→ What to do
(a) Transcribe the passage of the partition pruning bug report starting at "Bug #83248 Partition pruning" and ending at "Optimizer Severity:S3 (Non-critical)".
(b) Which MySQL versions does the partition pruning bug report list?
— BEGIN Text section —
Bug #83248 Partition pruning is not working with LEFT JOIN
Submitted: 3 Oct 2016 15:57 Modified: 3 Oct 2016 17:12
Reporter: Valeriy Kravchuk Email Updates:
Status: Verified Impact on me:
None 
Category:MySQL Server: Optimizer Severity:S3 (Non-critical)
Version:8.0.0, 5.7.15 OS:Any
Assigned to: CPU Architecture:Any
Tags: Optimizer, partition, pruning

[3 Oct 2016 15:57] Valeriy Kravchuk
Description:
It seems that partition pruning does not work as expected with LEFT JOIN:

mysql> explain select a.a_id , a.b_id, c.c_id from a JOIN b on b.b_id = a.b_id and a.d = b.d LEFT JOIN c on a.c_id = c.c_id and a.d = c.d where a.d BETWEEN '2016-07-11' AND '2016-07-11' LIMIT 10;
+----+-------------+-------+---------------------------------------+--------+---------------+---------+---------+----------------------+------+----------+--------------------------+
| id | select_type | table | partitions                            | type   | possible_keys | key     | key_len | ref                  | rows | filtered | Extra                    |
+----+-------------+-------+---------------------------------------+--------+---------------+---------+---------+----------------------+------+----------+--------------------------+
|  1 | SIMPLE      | a     | p160711                               | ALL    | b_id          | NULL    | NULL    | NULL                 |    1 |   100.00 | Using where              |
|  1 | SIMPLE      | b     | p160711                               | eq_ref | PRIMARY       | PRIMARY | 11      | test.a.b_id,const    |    1 |   100.00 | Using where; Using index |
|  1 | SIMPLE      | c     | p160709,p160710,p160711,p160712,p9999 | eq_ref | PRIMARY       | PRIMARY | 11      | test.a.c_id,test.a.d |    1 |   100.00 | Using index              |
+----+-------------+-------+---------------------------------------+--------+---------------+---------+---------+----------------------+------+----------+--------------------------+
3 rows in set, 1 warning (0,10 sec)
— END Text section —
— BEGIN Material supplied —
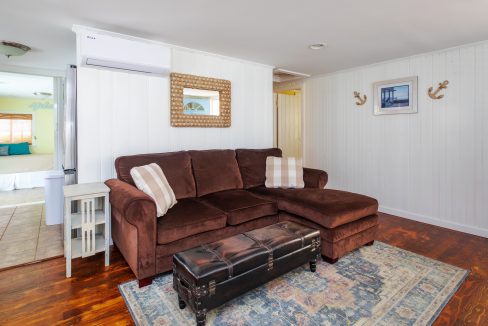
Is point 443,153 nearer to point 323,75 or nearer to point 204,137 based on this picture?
point 323,75

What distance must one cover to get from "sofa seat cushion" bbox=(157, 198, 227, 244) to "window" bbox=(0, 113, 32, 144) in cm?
824

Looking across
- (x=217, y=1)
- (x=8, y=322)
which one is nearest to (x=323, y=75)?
(x=217, y=1)

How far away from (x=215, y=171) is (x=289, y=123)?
3170 mm

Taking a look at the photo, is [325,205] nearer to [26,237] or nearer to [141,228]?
[141,228]

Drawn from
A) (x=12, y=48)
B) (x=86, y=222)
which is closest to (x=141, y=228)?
(x=86, y=222)

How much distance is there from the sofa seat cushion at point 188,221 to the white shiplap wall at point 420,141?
9.14 ft

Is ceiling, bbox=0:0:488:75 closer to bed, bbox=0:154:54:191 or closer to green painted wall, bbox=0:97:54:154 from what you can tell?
bed, bbox=0:154:54:191

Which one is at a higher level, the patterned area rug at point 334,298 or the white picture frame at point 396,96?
the white picture frame at point 396,96

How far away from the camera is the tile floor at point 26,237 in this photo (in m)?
2.62

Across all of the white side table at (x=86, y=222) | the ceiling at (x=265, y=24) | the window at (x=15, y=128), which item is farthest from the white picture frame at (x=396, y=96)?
the window at (x=15, y=128)

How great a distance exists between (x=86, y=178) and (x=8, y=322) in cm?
140

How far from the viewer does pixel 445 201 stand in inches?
137

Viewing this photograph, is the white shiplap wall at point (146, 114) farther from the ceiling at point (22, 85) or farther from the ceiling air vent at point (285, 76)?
the ceiling at point (22, 85)

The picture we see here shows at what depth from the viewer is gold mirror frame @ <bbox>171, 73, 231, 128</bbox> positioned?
330cm
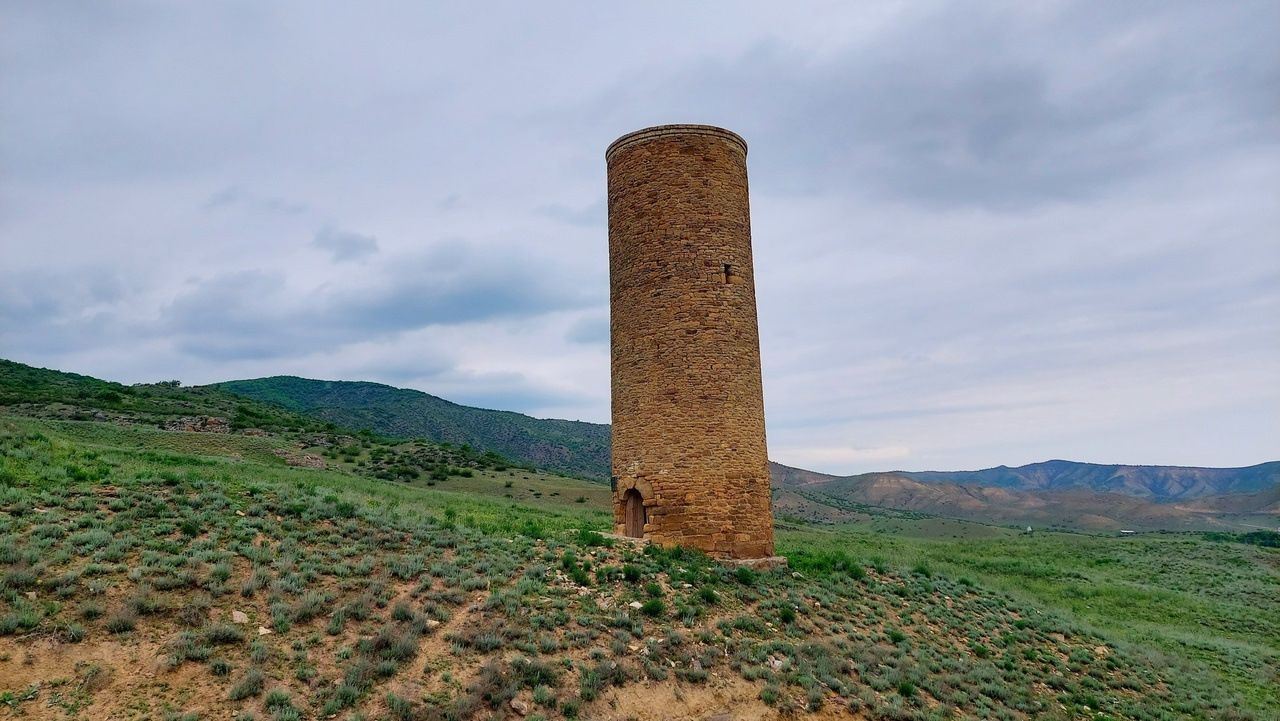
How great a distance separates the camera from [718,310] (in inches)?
590

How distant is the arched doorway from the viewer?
15.3m

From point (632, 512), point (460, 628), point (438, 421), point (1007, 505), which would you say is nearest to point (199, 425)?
point (632, 512)

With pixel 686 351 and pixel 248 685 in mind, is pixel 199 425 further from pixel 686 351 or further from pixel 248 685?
pixel 248 685

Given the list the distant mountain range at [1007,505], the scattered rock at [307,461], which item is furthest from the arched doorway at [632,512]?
the distant mountain range at [1007,505]

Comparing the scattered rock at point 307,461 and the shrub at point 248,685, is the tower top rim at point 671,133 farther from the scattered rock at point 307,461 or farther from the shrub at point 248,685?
the scattered rock at point 307,461

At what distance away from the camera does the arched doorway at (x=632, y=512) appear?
15273 millimetres

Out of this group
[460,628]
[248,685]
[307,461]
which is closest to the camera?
[248,685]

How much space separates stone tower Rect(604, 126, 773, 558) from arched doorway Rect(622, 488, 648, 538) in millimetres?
26

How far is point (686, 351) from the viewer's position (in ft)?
48.2

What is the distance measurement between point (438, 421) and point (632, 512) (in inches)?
3214

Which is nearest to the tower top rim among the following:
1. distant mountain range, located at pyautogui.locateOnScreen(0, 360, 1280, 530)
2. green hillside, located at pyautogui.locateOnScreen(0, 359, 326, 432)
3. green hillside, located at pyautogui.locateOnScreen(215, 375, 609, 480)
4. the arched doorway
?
the arched doorway

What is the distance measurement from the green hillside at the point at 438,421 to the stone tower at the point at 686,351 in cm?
6328

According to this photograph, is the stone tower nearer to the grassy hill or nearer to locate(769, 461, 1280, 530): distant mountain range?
the grassy hill

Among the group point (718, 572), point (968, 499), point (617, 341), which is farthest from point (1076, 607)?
point (968, 499)
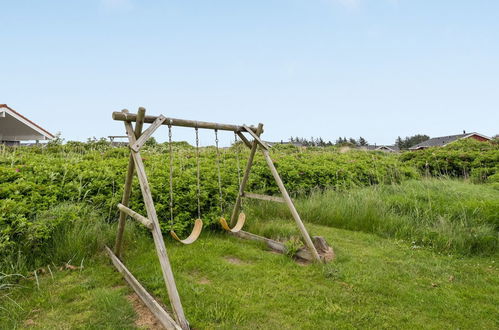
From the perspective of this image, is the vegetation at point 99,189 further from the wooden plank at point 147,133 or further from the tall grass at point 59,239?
the wooden plank at point 147,133

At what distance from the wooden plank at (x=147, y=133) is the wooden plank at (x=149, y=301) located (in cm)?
144

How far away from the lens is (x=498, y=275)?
12.8 feet

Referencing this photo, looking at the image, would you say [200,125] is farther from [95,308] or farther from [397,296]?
[397,296]

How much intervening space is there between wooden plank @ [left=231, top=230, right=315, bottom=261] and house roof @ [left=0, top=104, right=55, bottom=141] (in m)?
16.0

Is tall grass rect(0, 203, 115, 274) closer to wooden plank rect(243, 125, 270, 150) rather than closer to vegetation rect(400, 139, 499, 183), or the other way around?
wooden plank rect(243, 125, 270, 150)

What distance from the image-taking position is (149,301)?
304cm

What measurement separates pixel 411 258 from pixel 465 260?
727 mm

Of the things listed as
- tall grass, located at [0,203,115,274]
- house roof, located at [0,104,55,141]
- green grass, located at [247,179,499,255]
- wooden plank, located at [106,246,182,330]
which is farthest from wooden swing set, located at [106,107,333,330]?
house roof, located at [0,104,55,141]

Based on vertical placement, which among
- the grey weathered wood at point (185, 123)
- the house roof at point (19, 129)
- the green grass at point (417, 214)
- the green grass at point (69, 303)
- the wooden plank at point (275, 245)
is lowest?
the green grass at point (69, 303)

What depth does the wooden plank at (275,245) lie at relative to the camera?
4350 millimetres

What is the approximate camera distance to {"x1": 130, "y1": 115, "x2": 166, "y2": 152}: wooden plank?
316cm

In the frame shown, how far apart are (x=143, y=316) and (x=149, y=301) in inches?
5.6

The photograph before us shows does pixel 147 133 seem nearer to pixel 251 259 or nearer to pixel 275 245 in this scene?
pixel 251 259

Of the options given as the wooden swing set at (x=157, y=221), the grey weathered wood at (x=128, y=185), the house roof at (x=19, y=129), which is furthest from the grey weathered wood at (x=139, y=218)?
the house roof at (x=19, y=129)
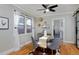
— END Material supplied —
→ Answers by task
(a)
Bug #83248 Partition pruning is not working with LEFT JOIN
Submitted: 3 Oct 2016 15:57 Modified: 3 Oct 2016 17:12
Reporter: Valeriy Kravchuk Email Updates:
Status: Verified Impact on me:
None 
Category:MySQL Server: Optimizer Severity:S3 (Non-critical)

(b) 8.0.0 and 5.7.15